Tuesday, 25 April 2017

World stocks rise on French vote relief, Trump tax plan talk

World stocks hit record highs on Tuesday, with investors' relief at centrist Emmanuel Macron's victory in the first round of the French presidential election supported by speculation about U.S. tax reform.
Wall Street looked set to join the party, with index futures indicating U.S. stock markets would open higher ESc1 1YMc1.

Safe-haven assets such as gold and the Japanese yen retreated as opinion polls suggested Macron would easily beat far-right, anti-EU candidate Marine Le Pen in a May 7 run-off vote for the French presidency.

European shares measured by the STOXX 600 index rose by 0.4 percent, after adding 2.1 percent on Monday. French shares .FCHI were up 0.4 percent, having risen 4.1 percent on Monday in their biggest daily gain since August 2012.

European bank shares .SX7P edged higher after big gains on Monday. The European Central Bank said in a quarterly survey of lenders that while banks would tighten access to credit for companies in the second quarter, lending volumes were still expected to rise.

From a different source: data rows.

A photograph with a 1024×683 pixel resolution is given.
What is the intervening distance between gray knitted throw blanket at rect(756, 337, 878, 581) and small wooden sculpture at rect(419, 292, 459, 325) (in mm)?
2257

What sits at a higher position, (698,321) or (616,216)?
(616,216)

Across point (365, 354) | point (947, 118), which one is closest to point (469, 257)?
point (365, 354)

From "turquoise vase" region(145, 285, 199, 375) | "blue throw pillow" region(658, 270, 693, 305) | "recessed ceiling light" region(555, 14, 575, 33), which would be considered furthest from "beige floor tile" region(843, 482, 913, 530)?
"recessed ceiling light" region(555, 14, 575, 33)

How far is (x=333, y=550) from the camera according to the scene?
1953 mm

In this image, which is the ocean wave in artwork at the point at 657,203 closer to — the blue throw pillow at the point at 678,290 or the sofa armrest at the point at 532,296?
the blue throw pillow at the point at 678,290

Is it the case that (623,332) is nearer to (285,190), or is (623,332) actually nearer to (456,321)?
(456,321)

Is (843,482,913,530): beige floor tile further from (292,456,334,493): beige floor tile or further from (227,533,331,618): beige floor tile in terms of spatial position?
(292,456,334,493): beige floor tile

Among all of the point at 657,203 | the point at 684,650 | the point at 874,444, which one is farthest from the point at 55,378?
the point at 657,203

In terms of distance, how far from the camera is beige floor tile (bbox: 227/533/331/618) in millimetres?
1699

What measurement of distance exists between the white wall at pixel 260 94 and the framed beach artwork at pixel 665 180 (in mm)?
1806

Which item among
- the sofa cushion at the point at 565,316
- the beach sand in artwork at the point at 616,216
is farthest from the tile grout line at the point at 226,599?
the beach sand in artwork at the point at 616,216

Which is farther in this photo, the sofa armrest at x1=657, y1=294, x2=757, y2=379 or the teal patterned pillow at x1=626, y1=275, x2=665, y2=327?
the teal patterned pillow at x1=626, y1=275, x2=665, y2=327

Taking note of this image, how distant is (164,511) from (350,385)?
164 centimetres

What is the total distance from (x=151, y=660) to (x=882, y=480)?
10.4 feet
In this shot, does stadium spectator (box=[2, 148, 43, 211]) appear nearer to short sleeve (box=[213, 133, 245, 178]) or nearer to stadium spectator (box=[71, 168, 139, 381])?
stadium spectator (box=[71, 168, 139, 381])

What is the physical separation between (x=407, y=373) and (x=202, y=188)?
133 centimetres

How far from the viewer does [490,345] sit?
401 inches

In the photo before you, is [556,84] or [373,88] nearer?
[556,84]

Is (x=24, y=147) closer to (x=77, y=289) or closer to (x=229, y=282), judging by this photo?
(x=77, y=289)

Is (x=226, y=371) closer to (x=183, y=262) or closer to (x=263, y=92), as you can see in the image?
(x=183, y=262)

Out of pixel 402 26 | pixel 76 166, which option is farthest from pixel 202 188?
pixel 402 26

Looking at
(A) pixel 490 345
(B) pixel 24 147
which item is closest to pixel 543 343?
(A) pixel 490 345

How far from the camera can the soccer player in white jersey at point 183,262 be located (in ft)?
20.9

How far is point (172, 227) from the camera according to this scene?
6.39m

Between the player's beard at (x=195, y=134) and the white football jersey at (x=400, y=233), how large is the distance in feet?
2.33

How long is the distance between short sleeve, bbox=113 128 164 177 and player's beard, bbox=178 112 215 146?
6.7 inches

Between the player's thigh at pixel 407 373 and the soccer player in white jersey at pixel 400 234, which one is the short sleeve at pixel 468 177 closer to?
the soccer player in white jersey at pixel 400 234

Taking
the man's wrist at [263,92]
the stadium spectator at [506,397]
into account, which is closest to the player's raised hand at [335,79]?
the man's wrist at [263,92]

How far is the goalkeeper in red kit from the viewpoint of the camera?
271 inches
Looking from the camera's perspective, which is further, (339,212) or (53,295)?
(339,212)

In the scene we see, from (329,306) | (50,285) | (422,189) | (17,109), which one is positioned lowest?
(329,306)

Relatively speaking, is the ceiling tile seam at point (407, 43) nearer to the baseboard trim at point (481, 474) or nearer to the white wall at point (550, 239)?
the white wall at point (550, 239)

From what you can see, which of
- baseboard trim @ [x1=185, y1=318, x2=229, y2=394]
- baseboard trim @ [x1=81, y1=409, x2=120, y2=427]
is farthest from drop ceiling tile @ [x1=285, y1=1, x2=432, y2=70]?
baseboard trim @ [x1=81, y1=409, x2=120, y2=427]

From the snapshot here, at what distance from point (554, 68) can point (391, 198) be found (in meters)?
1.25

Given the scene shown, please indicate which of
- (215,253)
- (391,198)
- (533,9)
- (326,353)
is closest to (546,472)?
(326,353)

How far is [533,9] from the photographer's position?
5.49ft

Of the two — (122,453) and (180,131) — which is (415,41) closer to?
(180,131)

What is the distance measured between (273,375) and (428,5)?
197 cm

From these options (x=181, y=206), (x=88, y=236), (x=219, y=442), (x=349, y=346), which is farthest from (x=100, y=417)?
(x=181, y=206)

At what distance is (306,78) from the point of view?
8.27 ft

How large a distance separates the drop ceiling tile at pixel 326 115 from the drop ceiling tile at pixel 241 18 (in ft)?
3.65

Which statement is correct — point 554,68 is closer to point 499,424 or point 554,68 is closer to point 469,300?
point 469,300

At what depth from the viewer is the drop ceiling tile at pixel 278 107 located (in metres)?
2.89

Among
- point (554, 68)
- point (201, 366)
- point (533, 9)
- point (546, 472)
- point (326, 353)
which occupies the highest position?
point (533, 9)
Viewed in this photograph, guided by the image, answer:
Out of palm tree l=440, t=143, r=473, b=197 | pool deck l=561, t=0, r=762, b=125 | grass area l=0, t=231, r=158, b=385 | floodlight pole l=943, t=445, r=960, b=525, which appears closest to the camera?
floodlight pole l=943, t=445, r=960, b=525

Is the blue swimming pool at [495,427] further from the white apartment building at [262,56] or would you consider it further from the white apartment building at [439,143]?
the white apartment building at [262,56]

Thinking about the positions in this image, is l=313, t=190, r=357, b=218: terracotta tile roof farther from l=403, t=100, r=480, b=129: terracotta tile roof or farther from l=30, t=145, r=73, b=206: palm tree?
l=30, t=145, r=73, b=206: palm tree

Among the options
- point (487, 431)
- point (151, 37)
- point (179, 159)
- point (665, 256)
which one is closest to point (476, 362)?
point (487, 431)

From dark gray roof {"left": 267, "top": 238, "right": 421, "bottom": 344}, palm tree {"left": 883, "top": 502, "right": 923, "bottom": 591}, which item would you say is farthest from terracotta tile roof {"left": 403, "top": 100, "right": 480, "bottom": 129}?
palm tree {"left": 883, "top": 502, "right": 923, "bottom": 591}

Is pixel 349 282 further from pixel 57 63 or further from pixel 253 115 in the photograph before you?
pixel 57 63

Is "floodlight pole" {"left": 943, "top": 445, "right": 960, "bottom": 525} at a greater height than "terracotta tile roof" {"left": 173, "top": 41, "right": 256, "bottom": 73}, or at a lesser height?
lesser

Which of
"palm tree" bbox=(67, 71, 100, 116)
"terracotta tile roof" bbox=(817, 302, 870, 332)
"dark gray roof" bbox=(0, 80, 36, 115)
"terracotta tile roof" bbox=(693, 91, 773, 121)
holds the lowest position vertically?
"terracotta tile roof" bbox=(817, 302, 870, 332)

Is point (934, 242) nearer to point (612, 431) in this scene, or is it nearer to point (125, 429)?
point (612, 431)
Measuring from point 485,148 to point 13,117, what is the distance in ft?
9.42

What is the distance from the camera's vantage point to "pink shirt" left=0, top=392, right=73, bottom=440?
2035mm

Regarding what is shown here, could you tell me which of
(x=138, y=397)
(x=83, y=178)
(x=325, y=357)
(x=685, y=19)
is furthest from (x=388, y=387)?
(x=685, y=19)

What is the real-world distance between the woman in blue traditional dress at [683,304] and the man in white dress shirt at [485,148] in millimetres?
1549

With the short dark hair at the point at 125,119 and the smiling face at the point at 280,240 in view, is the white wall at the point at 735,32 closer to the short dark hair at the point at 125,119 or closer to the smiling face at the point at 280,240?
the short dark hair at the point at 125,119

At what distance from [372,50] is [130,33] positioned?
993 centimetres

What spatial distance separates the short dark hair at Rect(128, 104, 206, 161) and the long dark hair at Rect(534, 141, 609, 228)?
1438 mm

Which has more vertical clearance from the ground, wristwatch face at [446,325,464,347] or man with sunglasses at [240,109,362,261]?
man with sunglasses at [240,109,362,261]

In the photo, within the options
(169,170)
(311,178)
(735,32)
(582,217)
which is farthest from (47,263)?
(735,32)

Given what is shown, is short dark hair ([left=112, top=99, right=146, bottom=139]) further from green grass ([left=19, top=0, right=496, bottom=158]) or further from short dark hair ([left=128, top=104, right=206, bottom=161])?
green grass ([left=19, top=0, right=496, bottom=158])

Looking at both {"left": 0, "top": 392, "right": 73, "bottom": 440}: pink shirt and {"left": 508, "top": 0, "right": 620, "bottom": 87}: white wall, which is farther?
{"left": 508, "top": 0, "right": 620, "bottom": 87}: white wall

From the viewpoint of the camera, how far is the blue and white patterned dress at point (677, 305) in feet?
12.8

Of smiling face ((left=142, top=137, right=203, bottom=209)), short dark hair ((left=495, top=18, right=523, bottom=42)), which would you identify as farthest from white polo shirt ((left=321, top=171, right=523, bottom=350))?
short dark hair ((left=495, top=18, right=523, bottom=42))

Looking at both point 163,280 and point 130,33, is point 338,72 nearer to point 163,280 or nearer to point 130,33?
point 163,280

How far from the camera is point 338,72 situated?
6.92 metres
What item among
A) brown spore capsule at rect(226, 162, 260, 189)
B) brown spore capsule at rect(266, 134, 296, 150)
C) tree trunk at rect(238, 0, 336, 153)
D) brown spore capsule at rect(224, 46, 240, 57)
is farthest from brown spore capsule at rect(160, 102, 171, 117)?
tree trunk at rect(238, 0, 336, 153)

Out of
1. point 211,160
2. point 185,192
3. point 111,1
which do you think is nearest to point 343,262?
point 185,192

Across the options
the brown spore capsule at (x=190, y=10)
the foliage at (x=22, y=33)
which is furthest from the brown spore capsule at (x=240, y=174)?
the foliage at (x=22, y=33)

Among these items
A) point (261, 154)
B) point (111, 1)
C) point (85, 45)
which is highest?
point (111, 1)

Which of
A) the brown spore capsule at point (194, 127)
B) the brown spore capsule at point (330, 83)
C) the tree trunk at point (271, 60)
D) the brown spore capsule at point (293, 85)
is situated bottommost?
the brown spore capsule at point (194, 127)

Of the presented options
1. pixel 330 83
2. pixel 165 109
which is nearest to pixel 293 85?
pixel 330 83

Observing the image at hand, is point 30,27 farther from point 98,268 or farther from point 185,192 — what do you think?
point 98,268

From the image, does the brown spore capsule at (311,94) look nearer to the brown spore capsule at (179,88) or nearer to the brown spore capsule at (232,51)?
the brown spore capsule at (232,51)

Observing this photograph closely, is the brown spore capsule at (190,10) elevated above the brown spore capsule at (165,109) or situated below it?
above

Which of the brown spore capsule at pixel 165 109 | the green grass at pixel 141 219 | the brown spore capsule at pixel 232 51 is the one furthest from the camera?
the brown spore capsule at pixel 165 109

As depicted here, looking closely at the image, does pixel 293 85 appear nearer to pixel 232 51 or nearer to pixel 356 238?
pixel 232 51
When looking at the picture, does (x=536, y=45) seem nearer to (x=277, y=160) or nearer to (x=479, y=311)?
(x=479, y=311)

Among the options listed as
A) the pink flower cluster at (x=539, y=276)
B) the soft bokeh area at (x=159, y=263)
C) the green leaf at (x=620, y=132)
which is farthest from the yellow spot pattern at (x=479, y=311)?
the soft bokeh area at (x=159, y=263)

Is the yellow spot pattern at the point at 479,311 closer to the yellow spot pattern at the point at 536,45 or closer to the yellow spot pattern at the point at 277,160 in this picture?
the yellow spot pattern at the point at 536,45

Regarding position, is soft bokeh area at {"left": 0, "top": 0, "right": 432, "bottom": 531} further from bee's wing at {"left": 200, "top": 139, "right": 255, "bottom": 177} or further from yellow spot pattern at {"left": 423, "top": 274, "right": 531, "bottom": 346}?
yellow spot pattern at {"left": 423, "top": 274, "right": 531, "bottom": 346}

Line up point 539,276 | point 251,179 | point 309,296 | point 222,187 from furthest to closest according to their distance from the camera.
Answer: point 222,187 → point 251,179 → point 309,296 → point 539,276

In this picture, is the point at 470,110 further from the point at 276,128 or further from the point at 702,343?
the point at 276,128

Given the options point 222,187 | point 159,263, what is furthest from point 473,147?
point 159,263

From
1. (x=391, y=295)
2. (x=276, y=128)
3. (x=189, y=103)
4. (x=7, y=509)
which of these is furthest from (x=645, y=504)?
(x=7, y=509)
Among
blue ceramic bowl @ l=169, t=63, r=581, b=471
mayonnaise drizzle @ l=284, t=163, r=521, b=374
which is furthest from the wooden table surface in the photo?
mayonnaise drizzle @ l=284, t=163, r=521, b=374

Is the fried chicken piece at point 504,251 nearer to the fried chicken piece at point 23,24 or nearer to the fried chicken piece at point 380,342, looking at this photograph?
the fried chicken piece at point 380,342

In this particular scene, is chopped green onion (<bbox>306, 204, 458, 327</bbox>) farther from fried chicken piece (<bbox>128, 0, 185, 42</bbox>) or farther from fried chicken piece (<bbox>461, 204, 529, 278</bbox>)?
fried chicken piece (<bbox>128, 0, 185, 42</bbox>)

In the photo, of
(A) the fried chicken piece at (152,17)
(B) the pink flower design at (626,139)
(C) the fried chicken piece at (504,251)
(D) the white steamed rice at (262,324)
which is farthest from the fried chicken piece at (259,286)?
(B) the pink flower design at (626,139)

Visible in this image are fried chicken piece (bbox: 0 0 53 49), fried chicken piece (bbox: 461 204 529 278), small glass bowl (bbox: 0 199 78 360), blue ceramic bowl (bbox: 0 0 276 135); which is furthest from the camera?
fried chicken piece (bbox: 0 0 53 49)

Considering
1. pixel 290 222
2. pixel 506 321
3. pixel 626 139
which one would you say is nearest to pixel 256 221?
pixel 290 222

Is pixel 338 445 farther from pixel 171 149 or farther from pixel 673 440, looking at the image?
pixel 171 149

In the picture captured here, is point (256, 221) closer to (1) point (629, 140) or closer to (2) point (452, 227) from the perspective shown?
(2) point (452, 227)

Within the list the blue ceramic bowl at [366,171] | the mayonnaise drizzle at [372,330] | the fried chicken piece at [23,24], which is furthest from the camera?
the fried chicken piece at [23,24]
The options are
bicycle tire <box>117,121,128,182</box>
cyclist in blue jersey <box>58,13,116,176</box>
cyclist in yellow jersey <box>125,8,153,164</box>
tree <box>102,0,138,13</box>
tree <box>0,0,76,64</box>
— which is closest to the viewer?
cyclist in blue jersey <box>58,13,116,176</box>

MSCI's broadest index of Asia-Pacific shares outside Japan .MIAPJ0000PUS rose 0.6 percent, hovering near its highest level since June 2015 hit earlier in the session, on its fourth straight day of gains.

Japan's Nikkei .N225 rose more than 1 percent to a three-week high. South Korea's KOSPI .KS11 also advanced 0.7 percent to its highest level since April 2015.

These gains helped push MSCI's world stocks index, comprising shares from 46 countries .MIWO00000PUS to a fresh all-time high of 454.55 points. It last traded just shy of that level, up a quarter percent on the day.

The euro added to Monday's gains against the dollar, rising 0.1 percent to $1.0876, albeit off Monday's high of $1.0940 EUR=.

The yen, however, pulled back 0.7 percent to 110.48 per dollar. Sterling GBP=D3 rose 0.3 percent to $1.2824 and 0.1 percent to 84.80 pence per euro EURGBP=.

The Canadian dollar CAD= fell 0.5 percent to C$1.3561 per U.S. dollar after the United States announced new duties averaging 20 percent on Canadian softwood lumber imports.